Anayasa’nın 138’inci maddesinin dördüncü fıkrasında, yasama ve yürütme organları ile idarenin mahkeme kararlarına uymak zorunda olduğu, bu organlar ve idarenin mahkeme kararlarını hiçbir suretle değiştiremeyeceği ve bunların yerine getirilmesini geciktiremeyeceği hükme bağlanmıştır.
Ayrıca, 2577 sayılı İdari Yargılama Usulü Kanunu’nun 28’inci maddesinin birinci fıkrasında, mahkemelerin esasa ve yürütmenin durdurulmasına ilişkin kararlarının icaplarına göre idarenin gecikmeksizin işlem tesis etmeye veya eylemde bulunmaya mecbur olduğu, bu sürenin hiçbir şekilde kararın idareye tebliğinden başlayarak otuz günü geçemeyeceği hüküm altına alınmıştır.
Anılan kararın icaplarına göre Kamu İhale Kurulunca işlem tesis edilmesi gerekmektedir.

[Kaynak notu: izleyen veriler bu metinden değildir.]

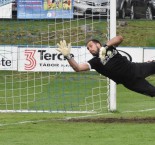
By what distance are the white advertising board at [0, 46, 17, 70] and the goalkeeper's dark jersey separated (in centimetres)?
700

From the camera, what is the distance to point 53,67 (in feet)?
72.1

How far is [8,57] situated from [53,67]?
1.98 meters

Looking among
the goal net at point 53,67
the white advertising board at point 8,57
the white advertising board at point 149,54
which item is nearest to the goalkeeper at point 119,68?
the goal net at point 53,67

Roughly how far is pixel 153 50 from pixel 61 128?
11999 millimetres

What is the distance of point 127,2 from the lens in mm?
38031

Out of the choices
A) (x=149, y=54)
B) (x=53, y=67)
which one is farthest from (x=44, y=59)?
(x=149, y=54)

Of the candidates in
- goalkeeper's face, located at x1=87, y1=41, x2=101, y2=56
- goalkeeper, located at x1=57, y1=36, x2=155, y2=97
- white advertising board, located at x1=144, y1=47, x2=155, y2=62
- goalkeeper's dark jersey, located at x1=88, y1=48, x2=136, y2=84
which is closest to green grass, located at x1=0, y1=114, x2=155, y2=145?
goalkeeper, located at x1=57, y1=36, x2=155, y2=97

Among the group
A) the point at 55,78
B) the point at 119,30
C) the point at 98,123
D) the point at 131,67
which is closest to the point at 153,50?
the point at 55,78

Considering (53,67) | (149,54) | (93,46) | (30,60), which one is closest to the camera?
(93,46)

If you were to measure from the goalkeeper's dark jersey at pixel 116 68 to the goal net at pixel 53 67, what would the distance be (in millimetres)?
5007

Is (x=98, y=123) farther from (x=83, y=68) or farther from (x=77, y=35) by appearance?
(x=77, y=35)

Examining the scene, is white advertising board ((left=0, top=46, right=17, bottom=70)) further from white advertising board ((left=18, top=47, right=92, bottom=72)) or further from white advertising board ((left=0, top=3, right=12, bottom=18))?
white advertising board ((left=0, top=3, right=12, bottom=18))

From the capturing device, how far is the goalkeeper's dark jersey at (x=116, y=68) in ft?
48.2

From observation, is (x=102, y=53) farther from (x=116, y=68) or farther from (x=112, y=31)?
(x=112, y=31)
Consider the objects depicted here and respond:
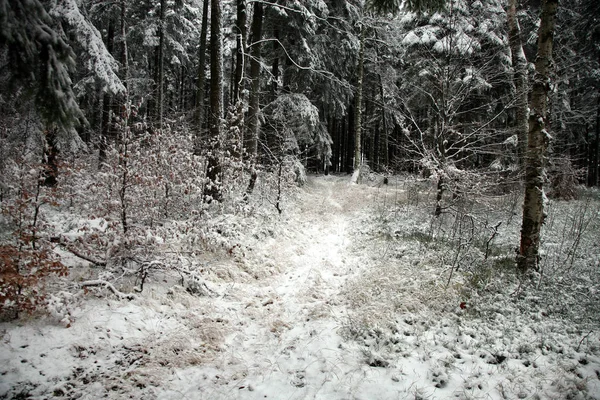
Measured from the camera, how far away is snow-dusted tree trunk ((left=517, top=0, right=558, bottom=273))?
18.4 feet

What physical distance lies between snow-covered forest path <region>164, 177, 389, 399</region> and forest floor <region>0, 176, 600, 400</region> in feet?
0.08

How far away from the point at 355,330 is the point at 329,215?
308 inches

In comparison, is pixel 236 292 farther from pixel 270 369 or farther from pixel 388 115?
pixel 388 115

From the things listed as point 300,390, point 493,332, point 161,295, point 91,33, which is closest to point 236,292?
point 161,295

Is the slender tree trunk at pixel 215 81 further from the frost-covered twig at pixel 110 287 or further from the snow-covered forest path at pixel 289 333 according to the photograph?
the frost-covered twig at pixel 110 287

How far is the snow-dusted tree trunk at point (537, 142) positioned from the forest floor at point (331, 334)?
0.77m

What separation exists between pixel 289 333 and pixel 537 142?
18.5 ft

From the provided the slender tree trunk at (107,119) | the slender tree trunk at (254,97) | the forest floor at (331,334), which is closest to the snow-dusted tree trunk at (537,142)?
the forest floor at (331,334)

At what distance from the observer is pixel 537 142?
5727 millimetres

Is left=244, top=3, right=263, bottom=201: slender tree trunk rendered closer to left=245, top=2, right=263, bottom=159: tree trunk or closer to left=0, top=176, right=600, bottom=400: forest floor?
left=245, top=2, right=263, bottom=159: tree trunk

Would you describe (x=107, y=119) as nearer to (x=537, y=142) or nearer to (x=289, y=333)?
(x=289, y=333)

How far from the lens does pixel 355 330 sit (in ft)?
15.4

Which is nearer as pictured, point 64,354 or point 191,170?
point 64,354

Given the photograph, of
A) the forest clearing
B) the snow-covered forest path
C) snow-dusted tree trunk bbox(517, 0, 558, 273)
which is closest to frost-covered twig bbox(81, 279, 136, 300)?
the forest clearing
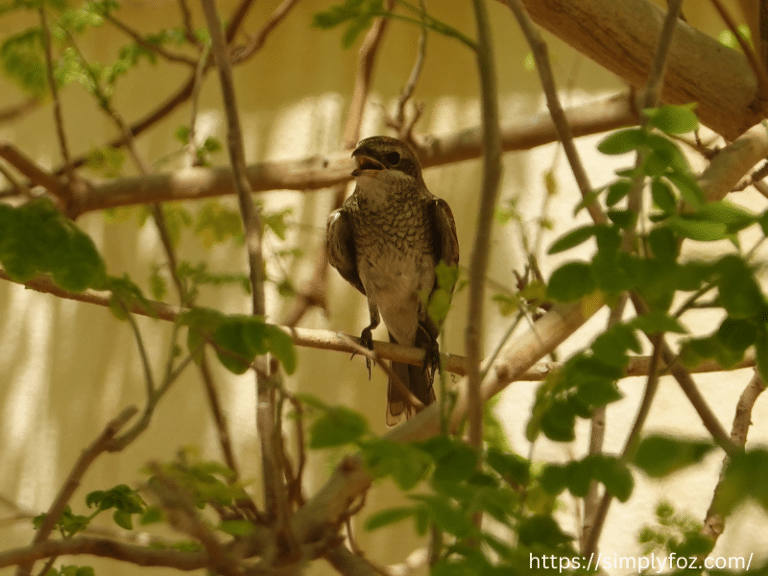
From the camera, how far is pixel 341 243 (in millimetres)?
2285

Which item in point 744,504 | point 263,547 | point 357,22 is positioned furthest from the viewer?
point 357,22

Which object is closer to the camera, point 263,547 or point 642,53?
point 263,547

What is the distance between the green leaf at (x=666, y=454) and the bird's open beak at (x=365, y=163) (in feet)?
4.99

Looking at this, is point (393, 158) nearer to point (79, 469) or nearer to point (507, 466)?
point (79, 469)

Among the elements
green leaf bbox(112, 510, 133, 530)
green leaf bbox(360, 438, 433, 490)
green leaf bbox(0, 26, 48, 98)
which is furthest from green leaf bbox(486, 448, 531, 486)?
green leaf bbox(0, 26, 48, 98)

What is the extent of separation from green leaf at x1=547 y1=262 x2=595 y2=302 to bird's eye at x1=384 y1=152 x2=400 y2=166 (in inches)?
55.2

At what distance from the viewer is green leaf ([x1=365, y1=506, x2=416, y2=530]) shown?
0.56 m

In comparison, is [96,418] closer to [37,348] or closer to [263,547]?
[37,348]

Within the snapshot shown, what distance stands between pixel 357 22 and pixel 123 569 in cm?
286

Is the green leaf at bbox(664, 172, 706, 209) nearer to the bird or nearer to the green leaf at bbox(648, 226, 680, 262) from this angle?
the green leaf at bbox(648, 226, 680, 262)

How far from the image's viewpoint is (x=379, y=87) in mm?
3219

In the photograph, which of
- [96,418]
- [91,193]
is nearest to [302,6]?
[91,193]

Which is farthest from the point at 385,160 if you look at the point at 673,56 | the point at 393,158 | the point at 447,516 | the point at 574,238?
the point at 447,516

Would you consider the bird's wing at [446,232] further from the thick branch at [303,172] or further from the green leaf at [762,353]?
the green leaf at [762,353]
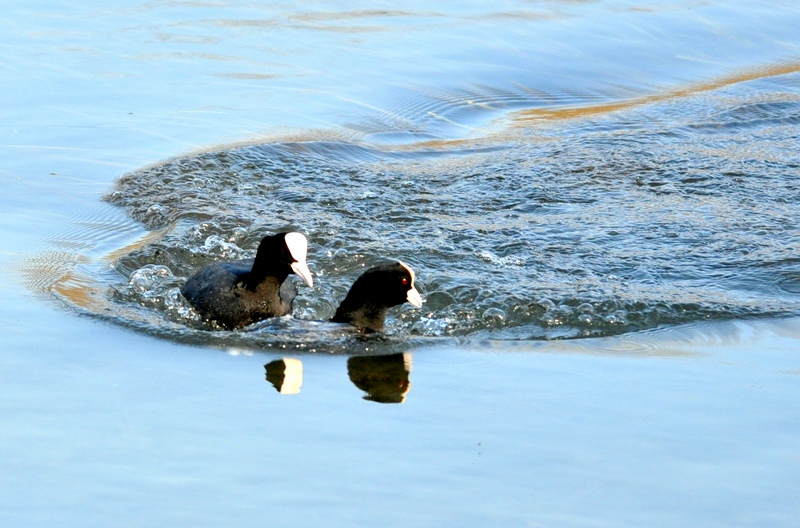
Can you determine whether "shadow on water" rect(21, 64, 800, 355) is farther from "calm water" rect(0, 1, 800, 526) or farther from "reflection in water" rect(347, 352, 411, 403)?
"reflection in water" rect(347, 352, 411, 403)

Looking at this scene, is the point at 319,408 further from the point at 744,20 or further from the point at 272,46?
the point at 744,20

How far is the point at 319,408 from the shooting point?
13.3ft

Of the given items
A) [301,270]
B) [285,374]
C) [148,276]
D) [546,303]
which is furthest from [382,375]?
[148,276]

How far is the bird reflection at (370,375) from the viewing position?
4.30 metres

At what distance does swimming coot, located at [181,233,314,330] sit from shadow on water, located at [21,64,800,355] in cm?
11

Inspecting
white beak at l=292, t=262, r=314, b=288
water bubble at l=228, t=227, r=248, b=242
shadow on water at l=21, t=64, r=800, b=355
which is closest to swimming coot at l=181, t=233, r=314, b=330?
white beak at l=292, t=262, r=314, b=288

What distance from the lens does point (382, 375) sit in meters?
4.59

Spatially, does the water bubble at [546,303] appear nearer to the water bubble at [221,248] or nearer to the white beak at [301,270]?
the white beak at [301,270]

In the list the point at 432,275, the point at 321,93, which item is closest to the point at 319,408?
the point at 432,275

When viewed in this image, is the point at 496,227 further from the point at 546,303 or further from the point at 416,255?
the point at 546,303

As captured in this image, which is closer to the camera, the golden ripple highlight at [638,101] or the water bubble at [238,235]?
the water bubble at [238,235]

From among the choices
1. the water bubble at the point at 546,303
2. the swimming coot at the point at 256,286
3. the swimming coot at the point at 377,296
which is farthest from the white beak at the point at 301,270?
the water bubble at the point at 546,303

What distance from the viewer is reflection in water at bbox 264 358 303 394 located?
14.1ft

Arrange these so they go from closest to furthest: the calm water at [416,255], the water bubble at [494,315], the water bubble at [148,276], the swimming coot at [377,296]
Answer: the calm water at [416,255], the swimming coot at [377,296], the water bubble at [494,315], the water bubble at [148,276]
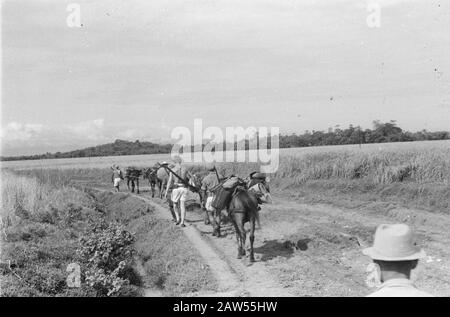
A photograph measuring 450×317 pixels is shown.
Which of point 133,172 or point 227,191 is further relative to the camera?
point 133,172

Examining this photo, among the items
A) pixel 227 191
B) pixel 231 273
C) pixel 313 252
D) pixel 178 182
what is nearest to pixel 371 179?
pixel 178 182

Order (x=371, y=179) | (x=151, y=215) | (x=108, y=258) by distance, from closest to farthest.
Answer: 1. (x=108, y=258)
2. (x=151, y=215)
3. (x=371, y=179)

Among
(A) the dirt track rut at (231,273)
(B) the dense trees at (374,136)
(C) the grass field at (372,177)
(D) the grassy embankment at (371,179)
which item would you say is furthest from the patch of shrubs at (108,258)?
(B) the dense trees at (374,136)

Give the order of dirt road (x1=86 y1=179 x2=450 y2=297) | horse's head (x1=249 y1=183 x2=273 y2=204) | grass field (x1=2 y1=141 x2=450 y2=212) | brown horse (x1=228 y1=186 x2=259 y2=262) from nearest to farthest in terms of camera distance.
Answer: dirt road (x1=86 y1=179 x2=450 y2=297) < brown horse (x1=228 y1=186 x2=259 y2=262) < horse's head (x1=249 y1=183 x2=273 y2=204) < grass field (x1=2 y1=141 x2=450 y2=212)

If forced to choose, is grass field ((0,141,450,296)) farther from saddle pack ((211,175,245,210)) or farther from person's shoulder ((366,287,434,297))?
person's shoulder ((366,287,434,297))

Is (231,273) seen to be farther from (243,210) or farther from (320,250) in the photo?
(320,250)

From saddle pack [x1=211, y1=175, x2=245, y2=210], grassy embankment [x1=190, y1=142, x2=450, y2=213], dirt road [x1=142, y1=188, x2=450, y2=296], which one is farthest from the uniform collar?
grassy embankment [x1=190, y1=142, x2=450, y2=213]

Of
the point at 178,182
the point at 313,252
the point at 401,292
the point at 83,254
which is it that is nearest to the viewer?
the point at 401,292

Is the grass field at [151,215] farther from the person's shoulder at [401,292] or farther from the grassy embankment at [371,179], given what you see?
the person's shoulder at [401,292]

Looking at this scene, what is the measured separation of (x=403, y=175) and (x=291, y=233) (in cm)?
805

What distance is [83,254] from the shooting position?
10.5 metres

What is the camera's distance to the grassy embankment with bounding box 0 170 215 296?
29.3 ft
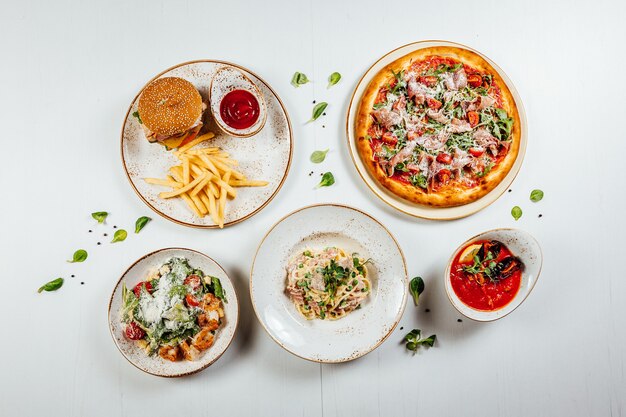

Açıklanan nedenlerle; 4734 sayılı Kanun’un 65’inci maddesi uyarınca bu kararın tebliğ edildiği veya tebliğ edilmiş sayıldığı tarihi izleyen 30 gün içerisinde Ankara İdare Mahkemelerinde dava yolu açık olmak üzere,
1) Kamu İhale Kurulunun 02.12.2020 tarihli ve 2020/UY.I-1965 sayılı kararının iptaline,
2- Anılan Mahkeme kararında belirtilen gerekçeler doğrultusunda, idarenin ihalenin iptali kararının iptaline,
Oybirliği ile karar verildi.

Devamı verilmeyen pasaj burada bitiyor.